Between January 1, 2013 and December 31, 2015, there were 147,434 vehicle thefts with keys reported stolen in the United States. While these crime numbers ran high, NICB said these thefts are not due to cybersecurity hacks, but rather that they are simply people leaving their keys or fobs in the car and someone just jumping in and driving away.
Car companies like Fiat Chrysler Automotive (FCA) said they have looked into this issue, knowing the potential risks, and have started amping up their vehicle security efforts on their end -- to prevent, detect and to respond to cybersecurity risks.

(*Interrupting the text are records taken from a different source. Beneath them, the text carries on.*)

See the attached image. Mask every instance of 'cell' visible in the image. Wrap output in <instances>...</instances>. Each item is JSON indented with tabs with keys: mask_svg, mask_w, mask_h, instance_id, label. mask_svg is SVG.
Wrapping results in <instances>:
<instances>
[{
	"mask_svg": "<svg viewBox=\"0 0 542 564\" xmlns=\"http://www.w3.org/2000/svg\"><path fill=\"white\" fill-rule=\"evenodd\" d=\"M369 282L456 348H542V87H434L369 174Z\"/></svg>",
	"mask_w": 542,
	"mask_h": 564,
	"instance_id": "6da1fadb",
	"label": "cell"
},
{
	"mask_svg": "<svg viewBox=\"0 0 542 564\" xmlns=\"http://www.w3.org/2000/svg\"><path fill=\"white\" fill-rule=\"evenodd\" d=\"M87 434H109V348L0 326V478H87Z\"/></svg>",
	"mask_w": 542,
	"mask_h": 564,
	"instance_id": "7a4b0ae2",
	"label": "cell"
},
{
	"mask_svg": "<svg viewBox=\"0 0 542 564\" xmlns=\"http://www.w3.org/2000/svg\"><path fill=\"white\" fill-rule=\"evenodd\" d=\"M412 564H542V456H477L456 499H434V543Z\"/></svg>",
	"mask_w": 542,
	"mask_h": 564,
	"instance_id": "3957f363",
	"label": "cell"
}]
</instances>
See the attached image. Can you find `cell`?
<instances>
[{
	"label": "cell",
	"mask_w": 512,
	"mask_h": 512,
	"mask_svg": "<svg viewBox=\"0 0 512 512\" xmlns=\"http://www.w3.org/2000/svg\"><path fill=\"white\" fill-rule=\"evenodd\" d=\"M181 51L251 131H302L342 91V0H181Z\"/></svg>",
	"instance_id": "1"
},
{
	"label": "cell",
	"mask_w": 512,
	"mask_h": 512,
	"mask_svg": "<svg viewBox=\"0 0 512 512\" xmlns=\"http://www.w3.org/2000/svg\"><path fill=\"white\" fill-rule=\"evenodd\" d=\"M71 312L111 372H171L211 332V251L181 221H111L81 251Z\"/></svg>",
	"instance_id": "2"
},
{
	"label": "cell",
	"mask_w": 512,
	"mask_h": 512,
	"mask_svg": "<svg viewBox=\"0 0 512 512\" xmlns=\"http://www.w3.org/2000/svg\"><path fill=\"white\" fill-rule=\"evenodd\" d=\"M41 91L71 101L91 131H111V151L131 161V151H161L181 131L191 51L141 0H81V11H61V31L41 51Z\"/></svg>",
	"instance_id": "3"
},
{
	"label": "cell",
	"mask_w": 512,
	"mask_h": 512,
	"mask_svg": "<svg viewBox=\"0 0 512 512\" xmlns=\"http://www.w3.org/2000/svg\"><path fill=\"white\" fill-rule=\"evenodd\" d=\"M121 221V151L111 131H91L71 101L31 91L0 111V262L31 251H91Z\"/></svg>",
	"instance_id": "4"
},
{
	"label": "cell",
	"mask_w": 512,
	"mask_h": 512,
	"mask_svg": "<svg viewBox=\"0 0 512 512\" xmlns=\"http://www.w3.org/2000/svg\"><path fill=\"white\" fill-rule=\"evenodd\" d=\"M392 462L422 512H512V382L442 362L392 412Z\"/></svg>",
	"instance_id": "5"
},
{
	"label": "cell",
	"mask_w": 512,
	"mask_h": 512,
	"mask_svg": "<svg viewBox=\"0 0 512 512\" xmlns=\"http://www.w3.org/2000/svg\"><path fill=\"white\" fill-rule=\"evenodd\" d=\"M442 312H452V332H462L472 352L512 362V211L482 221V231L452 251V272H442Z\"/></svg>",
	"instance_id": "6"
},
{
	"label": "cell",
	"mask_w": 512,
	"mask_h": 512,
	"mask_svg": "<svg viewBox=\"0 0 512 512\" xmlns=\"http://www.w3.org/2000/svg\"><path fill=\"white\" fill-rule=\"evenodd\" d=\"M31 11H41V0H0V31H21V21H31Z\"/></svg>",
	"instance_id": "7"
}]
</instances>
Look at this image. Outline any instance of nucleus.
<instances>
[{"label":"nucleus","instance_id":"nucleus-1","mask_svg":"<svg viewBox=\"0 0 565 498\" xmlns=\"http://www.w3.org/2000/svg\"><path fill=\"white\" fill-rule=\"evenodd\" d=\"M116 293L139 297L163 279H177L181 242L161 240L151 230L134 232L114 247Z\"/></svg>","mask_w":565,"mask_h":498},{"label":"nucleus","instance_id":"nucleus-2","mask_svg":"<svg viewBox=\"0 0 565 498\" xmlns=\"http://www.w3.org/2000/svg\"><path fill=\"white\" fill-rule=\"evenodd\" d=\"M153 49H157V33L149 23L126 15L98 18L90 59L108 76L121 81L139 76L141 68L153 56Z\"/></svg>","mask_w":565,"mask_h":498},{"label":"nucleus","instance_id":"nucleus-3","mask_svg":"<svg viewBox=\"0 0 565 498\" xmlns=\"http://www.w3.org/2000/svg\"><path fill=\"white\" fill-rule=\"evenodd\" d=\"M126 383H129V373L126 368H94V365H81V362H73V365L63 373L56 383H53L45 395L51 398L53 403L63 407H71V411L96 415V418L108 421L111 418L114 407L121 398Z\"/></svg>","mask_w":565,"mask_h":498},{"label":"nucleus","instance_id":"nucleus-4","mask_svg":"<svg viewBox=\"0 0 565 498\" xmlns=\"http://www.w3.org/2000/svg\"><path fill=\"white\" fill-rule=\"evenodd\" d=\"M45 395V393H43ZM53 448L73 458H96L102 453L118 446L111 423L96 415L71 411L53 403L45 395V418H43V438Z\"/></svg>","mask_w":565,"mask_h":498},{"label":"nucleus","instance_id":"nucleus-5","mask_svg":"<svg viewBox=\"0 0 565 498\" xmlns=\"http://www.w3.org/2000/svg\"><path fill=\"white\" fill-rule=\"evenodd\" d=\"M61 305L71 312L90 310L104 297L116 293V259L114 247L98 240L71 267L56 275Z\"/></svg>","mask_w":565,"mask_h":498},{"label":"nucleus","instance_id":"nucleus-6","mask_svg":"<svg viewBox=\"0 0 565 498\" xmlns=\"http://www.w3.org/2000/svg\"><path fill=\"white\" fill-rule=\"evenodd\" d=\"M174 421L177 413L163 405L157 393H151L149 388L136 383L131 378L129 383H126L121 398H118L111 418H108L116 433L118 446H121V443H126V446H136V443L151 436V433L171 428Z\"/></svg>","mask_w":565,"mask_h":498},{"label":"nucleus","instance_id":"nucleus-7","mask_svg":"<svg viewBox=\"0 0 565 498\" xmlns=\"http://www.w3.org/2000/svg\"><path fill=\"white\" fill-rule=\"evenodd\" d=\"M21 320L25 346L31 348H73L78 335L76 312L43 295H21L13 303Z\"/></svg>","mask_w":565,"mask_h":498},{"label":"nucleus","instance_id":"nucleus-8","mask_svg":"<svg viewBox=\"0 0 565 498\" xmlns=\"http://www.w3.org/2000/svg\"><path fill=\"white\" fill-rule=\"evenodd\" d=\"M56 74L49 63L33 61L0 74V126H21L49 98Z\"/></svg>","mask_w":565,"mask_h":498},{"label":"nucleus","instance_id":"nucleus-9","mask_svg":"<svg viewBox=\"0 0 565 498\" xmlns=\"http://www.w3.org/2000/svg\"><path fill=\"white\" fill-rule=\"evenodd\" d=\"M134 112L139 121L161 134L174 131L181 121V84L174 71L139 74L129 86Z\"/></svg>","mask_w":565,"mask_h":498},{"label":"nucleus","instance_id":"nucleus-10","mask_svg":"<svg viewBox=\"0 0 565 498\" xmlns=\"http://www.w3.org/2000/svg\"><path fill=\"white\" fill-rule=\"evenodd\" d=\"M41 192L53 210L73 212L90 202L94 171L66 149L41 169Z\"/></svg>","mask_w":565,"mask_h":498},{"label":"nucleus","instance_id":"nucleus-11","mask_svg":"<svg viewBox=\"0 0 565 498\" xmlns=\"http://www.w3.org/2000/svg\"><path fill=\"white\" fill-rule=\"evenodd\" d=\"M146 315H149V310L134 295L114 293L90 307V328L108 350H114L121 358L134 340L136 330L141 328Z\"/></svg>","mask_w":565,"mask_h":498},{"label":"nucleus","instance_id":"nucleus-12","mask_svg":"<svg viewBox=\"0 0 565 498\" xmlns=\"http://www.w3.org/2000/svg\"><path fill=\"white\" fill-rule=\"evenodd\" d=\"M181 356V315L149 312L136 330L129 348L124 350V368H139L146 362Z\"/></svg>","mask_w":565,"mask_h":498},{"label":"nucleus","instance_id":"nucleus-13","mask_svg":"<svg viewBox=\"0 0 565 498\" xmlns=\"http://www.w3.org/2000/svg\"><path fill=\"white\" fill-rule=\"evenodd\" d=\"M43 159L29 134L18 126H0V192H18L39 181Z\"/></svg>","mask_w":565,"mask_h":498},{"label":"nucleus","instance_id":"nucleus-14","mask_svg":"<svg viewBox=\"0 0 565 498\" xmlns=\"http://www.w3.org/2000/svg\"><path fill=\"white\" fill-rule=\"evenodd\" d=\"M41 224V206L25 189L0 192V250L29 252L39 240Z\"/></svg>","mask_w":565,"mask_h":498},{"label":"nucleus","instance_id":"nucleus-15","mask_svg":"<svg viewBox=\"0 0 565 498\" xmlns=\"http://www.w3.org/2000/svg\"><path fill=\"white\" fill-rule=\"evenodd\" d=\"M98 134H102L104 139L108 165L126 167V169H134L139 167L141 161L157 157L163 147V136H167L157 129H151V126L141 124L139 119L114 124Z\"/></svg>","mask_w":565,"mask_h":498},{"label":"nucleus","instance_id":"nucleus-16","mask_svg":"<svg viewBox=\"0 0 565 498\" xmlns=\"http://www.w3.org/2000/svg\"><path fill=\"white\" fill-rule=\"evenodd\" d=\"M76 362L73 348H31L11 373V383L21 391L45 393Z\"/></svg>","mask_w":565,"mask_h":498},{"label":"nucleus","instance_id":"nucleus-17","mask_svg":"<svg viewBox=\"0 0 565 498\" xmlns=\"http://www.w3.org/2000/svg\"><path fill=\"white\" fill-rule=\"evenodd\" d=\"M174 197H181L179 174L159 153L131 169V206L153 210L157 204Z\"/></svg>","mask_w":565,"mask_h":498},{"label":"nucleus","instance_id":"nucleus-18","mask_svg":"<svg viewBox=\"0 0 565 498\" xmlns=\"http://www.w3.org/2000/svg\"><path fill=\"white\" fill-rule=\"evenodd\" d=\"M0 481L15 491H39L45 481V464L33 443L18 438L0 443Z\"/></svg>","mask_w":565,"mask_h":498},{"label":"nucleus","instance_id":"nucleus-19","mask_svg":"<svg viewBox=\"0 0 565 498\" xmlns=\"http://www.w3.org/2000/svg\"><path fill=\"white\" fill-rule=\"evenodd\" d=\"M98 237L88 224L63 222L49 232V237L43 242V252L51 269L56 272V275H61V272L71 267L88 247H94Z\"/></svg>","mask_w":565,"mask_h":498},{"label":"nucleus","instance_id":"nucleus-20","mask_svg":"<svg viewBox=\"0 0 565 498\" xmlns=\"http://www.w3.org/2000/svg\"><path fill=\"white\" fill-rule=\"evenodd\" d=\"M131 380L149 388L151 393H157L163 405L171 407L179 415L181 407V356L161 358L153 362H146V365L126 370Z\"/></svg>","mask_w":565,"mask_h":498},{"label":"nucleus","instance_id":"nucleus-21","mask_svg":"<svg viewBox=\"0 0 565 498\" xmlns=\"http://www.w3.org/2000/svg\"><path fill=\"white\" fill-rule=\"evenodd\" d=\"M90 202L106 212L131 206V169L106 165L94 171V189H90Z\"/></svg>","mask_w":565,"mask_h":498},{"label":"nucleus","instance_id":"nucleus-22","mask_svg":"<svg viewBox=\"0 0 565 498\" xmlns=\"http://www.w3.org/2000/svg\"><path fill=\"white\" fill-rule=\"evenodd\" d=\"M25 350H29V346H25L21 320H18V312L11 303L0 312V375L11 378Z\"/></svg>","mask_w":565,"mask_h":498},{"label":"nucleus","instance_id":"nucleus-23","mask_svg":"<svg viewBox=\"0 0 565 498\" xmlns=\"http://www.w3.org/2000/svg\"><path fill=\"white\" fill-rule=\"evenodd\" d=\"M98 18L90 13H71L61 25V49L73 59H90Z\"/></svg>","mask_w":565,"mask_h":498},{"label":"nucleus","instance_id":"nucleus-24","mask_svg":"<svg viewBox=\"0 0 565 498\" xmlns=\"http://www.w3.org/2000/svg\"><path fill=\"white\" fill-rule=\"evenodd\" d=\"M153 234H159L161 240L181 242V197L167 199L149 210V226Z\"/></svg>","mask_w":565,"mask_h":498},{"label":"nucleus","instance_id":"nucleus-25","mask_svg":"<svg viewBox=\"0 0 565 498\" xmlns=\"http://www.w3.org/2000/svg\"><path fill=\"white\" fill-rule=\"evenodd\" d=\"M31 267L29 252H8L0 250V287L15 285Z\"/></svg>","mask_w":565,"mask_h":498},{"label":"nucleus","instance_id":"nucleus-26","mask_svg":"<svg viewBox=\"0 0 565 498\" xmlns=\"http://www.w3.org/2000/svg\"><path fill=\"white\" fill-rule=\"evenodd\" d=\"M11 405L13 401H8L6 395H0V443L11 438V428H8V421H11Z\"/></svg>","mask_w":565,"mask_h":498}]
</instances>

“FCA U.S. is deploying both hardware and software technologies to protect against cyber intrusions,” FCA vehicle cyber-security senior manager Sandra Hosler said in a statement. “Open collaboration with our industry peers...trust and transparency with our suppliers, and cooperation with security researchers through our bug bounty program, are all critical components of our vehicle cybersecurity program.”
Earlier this year, the Automotive Information Sharing and Analysis Center (Auto-ISAC), which provides intelligence about emerging cybersecurity risks to vehicles, partnered with the Department of Homeland Security (DHS) to improve vehicle cyber-threat information.
Cybersecurity experts like GlobalSecurityIQ CEO Holly Hubert said that relay attack threats were first detected in 2016 after remotes became increasingly prevalent in cars.
"Cybersecurity is a dynamic, ever-changing issue,” Hubert told ABC News.
Whether it’s wrapping your key fob in tin foil or placing it in a signal blocking pouch, reports say key fobs should be stashed in a safe spot to reduce any chance for interference from potential hackers.
Hubert said that the best people can really do is to just understand the risks.
"If you buy an item that has some cyber application or connectivity to the Internet, you should educate yourself on the risk -- and either accept that risk or exercise some mitigating control," Hubert said.
"People shouldn't be scared of technology," Hubert said. “Every time something is invented, or developed, the security piece needs to catch up with it."